Trecho do texto
Quando concebeu o Processo Hoffman da Quadrinidade, em 1967, o norte-americano Bob Hoffman não imaginava que seria o responsável pelo maior treinamento de autoconhecimento do planeta. 50 anos e 100 mil alunos depois, a metodologia ganhou o mundo e se consolidou por seus resultados positivos. No Centro Hoffman, Heloisa é responsável por levar a metodologia ao público, no qual fala sobre as chamadas quatro inteligências citadas.

Heloisa explica como cada um pode fazer para começar a reconhecer e integrar as inteligências física, intelectual, emocional e espiritual. Essas diferentes dimensões vivem na maior parte das pessoas em completo desequilíbrio, impedindo o alcance dos verdadeiros potenciais individuais. “Por falta de autoconsciência, a maior parte de nós desconhece essas habilidades, gerando confusão mental, ansiedade, depressão, entre outros problemas”, explica a especialista.

Ao longo do programa, a também palestrante e escritora mostra algumas orientações e exercícios para equilibrar essas competências. Além das aulas, estão inclusas mini apostilas e áudios com viagens mentais para exercitar cada uma das inteligências.

Enquanto a inteligência física é composta por tudo que envolve o nosso corpo, a habilidade intelectual se refere à capacidade de racionalizar – sendo geralmente a dimensão que as pessoas mais investem em detrimento das demais. Já a inteligência emocional envolve a competência de tomar decisões com base não só nos raciocínios lógicos, mas também nos sentimentos. E a inteligência espiritual é formada pela sabedoria interna e intuição, independentemente de religião ou religiosidade.

O processo visa reeducar e auxiliar a derrubar barreiras que impedem o crescimento pessoal. A prática da responsabilidade, da positividade, técnicas adequadas de respiração e o desenvolvimento do foco e da atenção são alguns dos mecanismos trabalhados na metodologia.

Conteúdo dos dados
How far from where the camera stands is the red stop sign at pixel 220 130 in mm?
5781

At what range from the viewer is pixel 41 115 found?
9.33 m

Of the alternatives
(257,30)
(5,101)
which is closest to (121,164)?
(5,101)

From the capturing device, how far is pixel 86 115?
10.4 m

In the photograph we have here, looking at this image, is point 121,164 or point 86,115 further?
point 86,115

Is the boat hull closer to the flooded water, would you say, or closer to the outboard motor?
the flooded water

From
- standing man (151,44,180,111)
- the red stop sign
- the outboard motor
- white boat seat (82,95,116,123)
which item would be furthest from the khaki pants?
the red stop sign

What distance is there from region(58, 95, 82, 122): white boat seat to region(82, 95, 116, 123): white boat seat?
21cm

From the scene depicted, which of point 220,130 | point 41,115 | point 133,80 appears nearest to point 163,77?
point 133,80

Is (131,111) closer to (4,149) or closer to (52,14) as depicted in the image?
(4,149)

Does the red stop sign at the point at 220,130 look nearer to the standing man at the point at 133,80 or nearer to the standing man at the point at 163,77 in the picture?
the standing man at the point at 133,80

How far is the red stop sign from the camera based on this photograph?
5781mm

Suas tarefas
1. Segundo o texto sobre o Processo Hoffman, em que ano Bob Hoffman concebeu o Processo Hoffman da Quadrinidade?
2. Indique se cada afirmação concorda com o texto sobre o Processo Hoffman: (a) a inteligência espiritual depende de religião; (b) o programa inclui mini apostilas e áudios; (c) a habilidade intelectual costuma ser a dimensão em que as pessoas mais investem.

Respostas por tarefa
1. Em 1967.

2.
(a) Não: "independentemente de religião ou religiosidade".
(b) Sim: "estão inclusas mini apostilas e áudios com viagens mentais".
(c) Sim: "sendo geralmente a dimensão que as pessoas mais investem em detrimento das demais".